From the web page with this graphic:
Since 2010, Deductibles for All Workers Have Risen Almost Three Times as Fast as Premiums and About Seven Times as Fast as Wages and Inflation
… “With deductibles rising so much faster than premiums and wages, it’s no surprise that consumers have not felt the slowdown in health spending,” Foundation President and CEO Drew Altman said.
“Consumers [that’s you!] have not felt the slowdown” – no kidding! That’s because the money companies are seeing to it that they get their share first. Why this is called “insurance” is beyond me.
Michael Taylor says
I can identify with the frustration. An even more basic problem is “were these lab tests even needed in the first place?”
Consumers cannot be expected to make these determinations, but consumers have a right to know the evidence behind the recommendation to have the test.
Other appropriate questions are ” who makes the profit? ” and “how will this test result change my treatment.”
Far too many tests are done with no indication, raising the concern of financial motivation behind test being ordered.

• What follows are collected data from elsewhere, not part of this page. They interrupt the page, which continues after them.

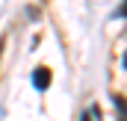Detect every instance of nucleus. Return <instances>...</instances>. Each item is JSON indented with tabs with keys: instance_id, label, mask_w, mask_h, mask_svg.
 I'll list each match as a JSON object with an SVG mask.
<instances>
[{
	"instance_id": "nucleus-1",
	"label": "nucleus",
	"mask_w": 127,
	"mask_h": 121,
	"mask_svg": "<svg viewBox=\"0 0 127 121\" xmlns=\"http://www.w3.org/2000/svg\"><path fill=\"white\" fill-rule=\"evenodd\" d=\"M50 80H53V74H50V68H44V65H41V68H35V71H32V86H35L38 91L50 89Z\"/></svg>"
},
{
	"instance_id": "nucleus-2",
	"label": "nucleus",
	"mask_w": 127,
	"mask_h": 121,
	"mask_svg": "<svg viewBox=\"0 0 127 121\" xmlns=\"http://www.w3.org/2000/svg\"><path fill=\"white\" fill-rule=\"evenodd\" d=\"M112 103L118 106V115H121V118L127 121V100H124V97H121V94H115V97H112Z\"/></svg>"
},
{
	"instance_id": "nucleus-3",
	"label": "nucleus",
	"mask_w": 127,
	"mask_h": 121,
	"mask_svg": "<svg viewBox=\"0 0 127 121\" xmlns=\"http://www.w3.org/2000/svg\"><path fill=\"white\" fill-rule=\"evenodd\" d=\"M115 18H127V0L118 3V9H115Z\"/></svg>"
},
{
	"instance_id": "nucleus-4",
	"label": "nucleus",
	"mask_w": 127,
	"mask_h": 121,
	"mask_svg": "<svg viewBox=\"0 0 127 121\" xmlns=\"http://www.w3.org/2000/svg\"><path fill=\"white\" fill-rule=\"evenodd\" d=\"M80 121H92V118H89V115H86V112H83V118H80Z\"/></svg>"
},
{
	"instance_id": "nucleus-5",
	"label": "nucleus",
	"mask_w": 127,
	"mask_h": 121,
	"mask_svg": "<svg viewBox=\"0 0 127 121\" xmlns=\"http://www.w3.org/2000/svg\"><path fill=\"white\" fill-rule=\"evenodd\" d=\"M121 65H124V68H127V53H124V62H121Z\"/></svg>"
},
{
	"instance_id": "nucleus-6",
	"label": "nucleus",
	"mask_w": 127,
	"mask_h": 121,
	"mask_svg": "<svg viewBox=\"0 0 127 121\" xmlns=\"http://www.w3.org/2000/svg\"><path fill=\"white\" fill-rule=\"evenodd\" d=\"M0 53H3V41H0Z\"/></svg>"
},
{
	"instance_id": "nucleus-7",
	"label": "nucleus",
	"mask_w": 127,
	"mask_h": 121,
	"mask_svg": "<svg viewBox=\"0 0 127 121\" xmlns=\"http://www.w3.org/2000/svg\"><path fill=\"white\" fill-rule=\"evenodd\" d=\"M118 121H124V118H118Z\"/></svg>"
}]
</instances>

Consumers have a right to understand why these tests are needed and where can they be done at the lowest cost and highest quality.
e-Patient Dave says
Michael, in the category of “were these tests even needed” –
1. When I was shopping for a CT last year (because I was newly self-pay), I carefully matched what my hospital had ordered in the past. Because of questions asked by other providers, I discovered that my previous CT had included $400 of lab tests that were not actually needed – they’d just been added. For no reason.
2. 15 years ago, when I was also self-pay, I had what appeared to be a bladder infection. The local walk-in clinic sent out for lab work, which I paid for (cash). When I came back to get the results, the doc said the results were obviously wrong – “Ridiculous,” he said. So I said “I’ll get my money back, right??” And he looked at me like I was nuts.

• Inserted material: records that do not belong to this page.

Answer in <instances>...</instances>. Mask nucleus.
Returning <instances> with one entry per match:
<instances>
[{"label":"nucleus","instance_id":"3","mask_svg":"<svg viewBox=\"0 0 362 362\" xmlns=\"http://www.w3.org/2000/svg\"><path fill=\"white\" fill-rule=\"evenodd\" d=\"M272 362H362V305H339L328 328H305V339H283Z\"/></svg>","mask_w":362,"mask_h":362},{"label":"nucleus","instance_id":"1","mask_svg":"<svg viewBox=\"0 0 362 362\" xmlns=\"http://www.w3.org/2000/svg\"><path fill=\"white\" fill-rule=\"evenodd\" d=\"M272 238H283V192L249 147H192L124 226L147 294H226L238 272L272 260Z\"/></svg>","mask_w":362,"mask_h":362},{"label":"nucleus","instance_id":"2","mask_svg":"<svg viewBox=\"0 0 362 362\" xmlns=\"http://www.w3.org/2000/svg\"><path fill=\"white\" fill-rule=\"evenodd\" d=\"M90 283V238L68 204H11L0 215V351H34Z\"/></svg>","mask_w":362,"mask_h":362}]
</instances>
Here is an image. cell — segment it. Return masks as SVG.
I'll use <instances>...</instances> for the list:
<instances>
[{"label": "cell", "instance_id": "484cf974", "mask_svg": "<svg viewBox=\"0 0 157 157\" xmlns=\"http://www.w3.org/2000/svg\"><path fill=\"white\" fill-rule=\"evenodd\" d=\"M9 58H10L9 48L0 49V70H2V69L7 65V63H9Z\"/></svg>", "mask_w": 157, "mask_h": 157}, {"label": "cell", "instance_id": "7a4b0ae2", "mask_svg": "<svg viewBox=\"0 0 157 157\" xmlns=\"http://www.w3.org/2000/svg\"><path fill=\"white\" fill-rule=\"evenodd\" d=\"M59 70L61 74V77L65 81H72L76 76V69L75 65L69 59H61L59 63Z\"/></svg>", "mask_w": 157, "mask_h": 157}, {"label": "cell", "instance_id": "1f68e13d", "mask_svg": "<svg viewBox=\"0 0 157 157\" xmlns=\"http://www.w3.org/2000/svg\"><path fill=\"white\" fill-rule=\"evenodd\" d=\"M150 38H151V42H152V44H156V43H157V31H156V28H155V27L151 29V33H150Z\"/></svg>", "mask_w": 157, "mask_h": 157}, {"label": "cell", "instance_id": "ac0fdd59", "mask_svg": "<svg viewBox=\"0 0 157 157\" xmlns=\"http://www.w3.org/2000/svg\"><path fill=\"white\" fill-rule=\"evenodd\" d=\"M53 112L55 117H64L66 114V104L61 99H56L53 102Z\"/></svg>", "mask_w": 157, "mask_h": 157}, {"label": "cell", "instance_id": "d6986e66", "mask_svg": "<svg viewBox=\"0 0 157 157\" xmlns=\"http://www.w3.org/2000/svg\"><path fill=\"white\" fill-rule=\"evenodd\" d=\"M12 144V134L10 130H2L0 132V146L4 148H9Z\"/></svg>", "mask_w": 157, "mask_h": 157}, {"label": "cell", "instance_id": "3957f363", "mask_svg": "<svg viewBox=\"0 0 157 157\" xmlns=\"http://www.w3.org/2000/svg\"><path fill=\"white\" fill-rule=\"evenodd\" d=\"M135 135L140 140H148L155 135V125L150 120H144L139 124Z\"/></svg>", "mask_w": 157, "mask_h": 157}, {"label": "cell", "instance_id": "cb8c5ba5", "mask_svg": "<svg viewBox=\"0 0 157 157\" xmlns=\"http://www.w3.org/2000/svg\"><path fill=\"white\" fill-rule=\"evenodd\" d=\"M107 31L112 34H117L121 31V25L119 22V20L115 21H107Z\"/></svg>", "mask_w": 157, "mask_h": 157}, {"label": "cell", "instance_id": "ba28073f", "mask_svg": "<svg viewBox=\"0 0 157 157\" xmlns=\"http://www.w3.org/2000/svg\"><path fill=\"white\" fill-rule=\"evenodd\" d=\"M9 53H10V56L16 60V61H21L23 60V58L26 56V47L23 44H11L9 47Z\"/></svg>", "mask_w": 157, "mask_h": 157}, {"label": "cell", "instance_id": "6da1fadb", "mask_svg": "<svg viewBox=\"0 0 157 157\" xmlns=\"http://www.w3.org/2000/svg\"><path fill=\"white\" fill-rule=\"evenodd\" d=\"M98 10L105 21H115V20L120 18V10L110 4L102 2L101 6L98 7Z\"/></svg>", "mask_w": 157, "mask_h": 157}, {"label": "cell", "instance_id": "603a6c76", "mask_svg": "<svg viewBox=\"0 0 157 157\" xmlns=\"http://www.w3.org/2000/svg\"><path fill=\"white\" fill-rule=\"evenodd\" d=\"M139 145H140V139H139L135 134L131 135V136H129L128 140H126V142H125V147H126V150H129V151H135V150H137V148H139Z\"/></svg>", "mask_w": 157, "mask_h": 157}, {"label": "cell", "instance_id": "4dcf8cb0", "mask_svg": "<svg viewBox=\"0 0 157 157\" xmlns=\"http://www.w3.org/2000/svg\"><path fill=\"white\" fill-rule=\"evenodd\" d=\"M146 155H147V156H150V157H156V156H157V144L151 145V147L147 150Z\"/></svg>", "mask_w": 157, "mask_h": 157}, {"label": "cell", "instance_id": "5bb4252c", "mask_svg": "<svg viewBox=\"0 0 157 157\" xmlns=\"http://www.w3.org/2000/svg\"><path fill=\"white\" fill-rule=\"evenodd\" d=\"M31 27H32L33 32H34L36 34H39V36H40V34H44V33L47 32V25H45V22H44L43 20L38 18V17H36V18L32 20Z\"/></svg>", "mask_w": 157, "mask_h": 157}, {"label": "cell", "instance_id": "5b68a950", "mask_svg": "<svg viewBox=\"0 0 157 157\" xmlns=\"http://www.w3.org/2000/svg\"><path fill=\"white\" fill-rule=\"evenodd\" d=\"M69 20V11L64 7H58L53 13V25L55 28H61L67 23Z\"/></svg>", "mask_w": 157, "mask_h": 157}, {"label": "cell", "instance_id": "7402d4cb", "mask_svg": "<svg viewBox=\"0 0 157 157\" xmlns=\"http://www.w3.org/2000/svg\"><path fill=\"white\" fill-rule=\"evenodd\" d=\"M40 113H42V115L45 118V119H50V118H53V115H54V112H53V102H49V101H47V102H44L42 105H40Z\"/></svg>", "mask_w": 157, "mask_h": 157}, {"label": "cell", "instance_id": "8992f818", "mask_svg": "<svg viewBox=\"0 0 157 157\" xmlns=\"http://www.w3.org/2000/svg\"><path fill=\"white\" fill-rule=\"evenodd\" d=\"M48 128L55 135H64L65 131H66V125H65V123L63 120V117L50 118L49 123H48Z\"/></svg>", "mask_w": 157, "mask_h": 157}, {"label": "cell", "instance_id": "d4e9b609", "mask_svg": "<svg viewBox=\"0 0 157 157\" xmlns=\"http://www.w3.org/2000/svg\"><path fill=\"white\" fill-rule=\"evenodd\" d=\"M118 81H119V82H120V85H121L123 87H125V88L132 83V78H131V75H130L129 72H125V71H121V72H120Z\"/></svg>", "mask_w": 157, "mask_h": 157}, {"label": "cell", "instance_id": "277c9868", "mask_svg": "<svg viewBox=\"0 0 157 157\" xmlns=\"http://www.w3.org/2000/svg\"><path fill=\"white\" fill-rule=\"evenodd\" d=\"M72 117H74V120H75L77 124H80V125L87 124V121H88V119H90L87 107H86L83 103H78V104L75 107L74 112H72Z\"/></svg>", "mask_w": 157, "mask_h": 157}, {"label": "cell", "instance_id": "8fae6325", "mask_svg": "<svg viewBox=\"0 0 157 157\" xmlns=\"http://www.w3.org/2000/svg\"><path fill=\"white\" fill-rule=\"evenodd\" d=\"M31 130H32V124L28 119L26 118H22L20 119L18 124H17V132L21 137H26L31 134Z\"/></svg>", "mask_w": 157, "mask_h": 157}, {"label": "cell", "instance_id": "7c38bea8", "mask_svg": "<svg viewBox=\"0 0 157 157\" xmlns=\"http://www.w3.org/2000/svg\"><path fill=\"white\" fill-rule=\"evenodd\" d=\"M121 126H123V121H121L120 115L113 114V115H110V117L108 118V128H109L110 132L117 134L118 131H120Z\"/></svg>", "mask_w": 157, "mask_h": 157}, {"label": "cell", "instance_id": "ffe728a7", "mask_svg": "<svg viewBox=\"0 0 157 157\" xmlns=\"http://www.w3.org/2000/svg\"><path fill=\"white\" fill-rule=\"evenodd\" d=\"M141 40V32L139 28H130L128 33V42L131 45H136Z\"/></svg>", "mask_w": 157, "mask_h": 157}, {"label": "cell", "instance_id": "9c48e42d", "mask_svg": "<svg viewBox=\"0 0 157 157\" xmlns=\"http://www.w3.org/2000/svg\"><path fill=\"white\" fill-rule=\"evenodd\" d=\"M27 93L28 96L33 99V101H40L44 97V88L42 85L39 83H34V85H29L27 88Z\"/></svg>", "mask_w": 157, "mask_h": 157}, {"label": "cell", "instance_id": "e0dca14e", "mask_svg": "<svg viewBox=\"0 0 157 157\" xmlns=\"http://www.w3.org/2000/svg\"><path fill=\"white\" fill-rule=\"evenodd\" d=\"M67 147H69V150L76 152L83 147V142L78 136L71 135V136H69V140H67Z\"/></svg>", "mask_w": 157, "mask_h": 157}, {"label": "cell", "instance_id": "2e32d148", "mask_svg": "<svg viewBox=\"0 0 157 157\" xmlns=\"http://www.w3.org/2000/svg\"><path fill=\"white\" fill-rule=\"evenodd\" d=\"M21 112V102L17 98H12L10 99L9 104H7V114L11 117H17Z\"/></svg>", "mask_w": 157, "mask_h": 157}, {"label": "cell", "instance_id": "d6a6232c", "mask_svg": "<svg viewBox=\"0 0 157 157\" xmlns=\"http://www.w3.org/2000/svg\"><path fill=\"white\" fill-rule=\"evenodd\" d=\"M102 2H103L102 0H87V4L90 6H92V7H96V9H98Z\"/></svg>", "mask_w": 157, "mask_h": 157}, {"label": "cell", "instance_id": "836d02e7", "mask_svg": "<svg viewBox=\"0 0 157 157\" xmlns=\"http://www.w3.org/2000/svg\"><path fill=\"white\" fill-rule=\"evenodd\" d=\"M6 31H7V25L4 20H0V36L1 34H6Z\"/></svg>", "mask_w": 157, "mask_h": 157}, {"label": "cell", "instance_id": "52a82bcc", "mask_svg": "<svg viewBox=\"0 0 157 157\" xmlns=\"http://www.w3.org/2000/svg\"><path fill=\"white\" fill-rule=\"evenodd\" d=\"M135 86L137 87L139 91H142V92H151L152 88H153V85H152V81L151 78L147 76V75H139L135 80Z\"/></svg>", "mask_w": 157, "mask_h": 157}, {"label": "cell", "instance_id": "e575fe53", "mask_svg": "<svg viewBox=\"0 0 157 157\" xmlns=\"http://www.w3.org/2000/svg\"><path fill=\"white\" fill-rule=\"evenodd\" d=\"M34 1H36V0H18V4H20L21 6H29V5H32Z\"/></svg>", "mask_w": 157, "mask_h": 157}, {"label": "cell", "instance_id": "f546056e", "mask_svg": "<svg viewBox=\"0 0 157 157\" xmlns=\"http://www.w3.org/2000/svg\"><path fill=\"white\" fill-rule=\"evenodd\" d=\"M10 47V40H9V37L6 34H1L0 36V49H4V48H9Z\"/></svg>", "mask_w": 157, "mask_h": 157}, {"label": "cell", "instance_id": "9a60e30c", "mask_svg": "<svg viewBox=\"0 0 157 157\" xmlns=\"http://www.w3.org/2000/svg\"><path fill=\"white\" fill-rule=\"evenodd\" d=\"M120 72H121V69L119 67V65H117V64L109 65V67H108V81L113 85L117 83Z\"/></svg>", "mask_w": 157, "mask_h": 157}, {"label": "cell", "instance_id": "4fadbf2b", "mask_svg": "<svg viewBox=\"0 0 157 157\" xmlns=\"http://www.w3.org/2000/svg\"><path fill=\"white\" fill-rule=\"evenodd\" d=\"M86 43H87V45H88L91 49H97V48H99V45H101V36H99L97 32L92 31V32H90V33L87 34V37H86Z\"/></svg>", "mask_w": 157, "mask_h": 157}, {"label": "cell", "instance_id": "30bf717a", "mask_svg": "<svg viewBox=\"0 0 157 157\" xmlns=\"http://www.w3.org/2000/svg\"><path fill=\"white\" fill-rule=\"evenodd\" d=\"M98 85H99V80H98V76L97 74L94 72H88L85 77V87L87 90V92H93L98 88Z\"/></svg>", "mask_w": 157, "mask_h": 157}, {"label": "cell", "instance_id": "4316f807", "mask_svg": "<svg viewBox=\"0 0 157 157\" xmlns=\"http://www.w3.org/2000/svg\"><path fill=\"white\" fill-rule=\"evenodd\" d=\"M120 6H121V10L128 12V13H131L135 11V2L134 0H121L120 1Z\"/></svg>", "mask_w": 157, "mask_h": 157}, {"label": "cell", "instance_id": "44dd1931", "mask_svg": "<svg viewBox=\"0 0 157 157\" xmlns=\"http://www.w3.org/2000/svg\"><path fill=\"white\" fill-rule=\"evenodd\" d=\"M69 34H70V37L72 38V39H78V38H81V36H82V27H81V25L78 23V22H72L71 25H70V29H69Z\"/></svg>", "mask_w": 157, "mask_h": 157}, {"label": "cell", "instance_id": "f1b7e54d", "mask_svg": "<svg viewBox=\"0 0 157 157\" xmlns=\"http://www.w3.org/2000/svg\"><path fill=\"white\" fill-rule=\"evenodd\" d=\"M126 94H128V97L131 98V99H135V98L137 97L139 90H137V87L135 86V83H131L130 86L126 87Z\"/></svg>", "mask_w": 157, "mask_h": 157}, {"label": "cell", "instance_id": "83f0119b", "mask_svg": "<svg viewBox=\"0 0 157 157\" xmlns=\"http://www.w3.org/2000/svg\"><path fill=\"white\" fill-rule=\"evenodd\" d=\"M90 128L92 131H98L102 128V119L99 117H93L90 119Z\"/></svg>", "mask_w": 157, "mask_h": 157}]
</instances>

This is an industry that seems to be in serious need of basic consumer protection. Crazy: the guy said the test was obviously wrong, but it was absurd to want my money back??
Tim Breaux says
This really is not secrecy; it is complexity. The problem for any customer service agent in a plan is that they can (usually) tell you what is covered, but they cant know the status of your deductible. They won’t know that until the claim (and any other potentially concurrent outstanding claims) are adjudicated. That can take weeks (easily). Ergo, even though a service is “covered”, it does not mean that the plan pays. It actually is “decided by the computer” in a practical sense.
Matt Gutting says
Is it that they cannot know the status of your deductible, or that they do not? And in either case, why?
e-Patient Dave says
My point, Tim, is that if the people I get to talk to have no idea what’s going on, that’s ridiculous, and it’s not a functioning market.
Once upon a time there were no computers that could dish up the comparative prices of computer products at 17 different vendors. Then that software got written. There’s no reason on earth why the same can’t be done in medicine, and I’m sure it will be, when it becomes a functioning marketplace.
btw, I don’t have access to the full text of Reinhardt’s paper, but I know it applied to things far more insidious than whether a blood test is covered by my insurance… and I imagine you’ve seen the recent publicity about the 25,000 word Steven Brill article in Time this February, “Bitter Pill.”
Trine Tsouderos says
Excellent news! Uwe Reinhardt’s paper is now available to all. It can be found here: http://content.healthaffairs.org/content/25/1/57.full.pdf+html
Amy Price says
As end users, transparency and full disclosure prior to use is a must. We would not accept this system for the sale of a house, car maintenance etc. Those who did this years ago in full good faith for pension plans and money management were the ones whose future was compromised. If we have full transparency in research with all trials registered and reported how much more is this an ethical and practical absolute for our health care. As users we need to advocate, lobby and petition for accountability and transparency (full disclosure) and #WeAreNotWaiting!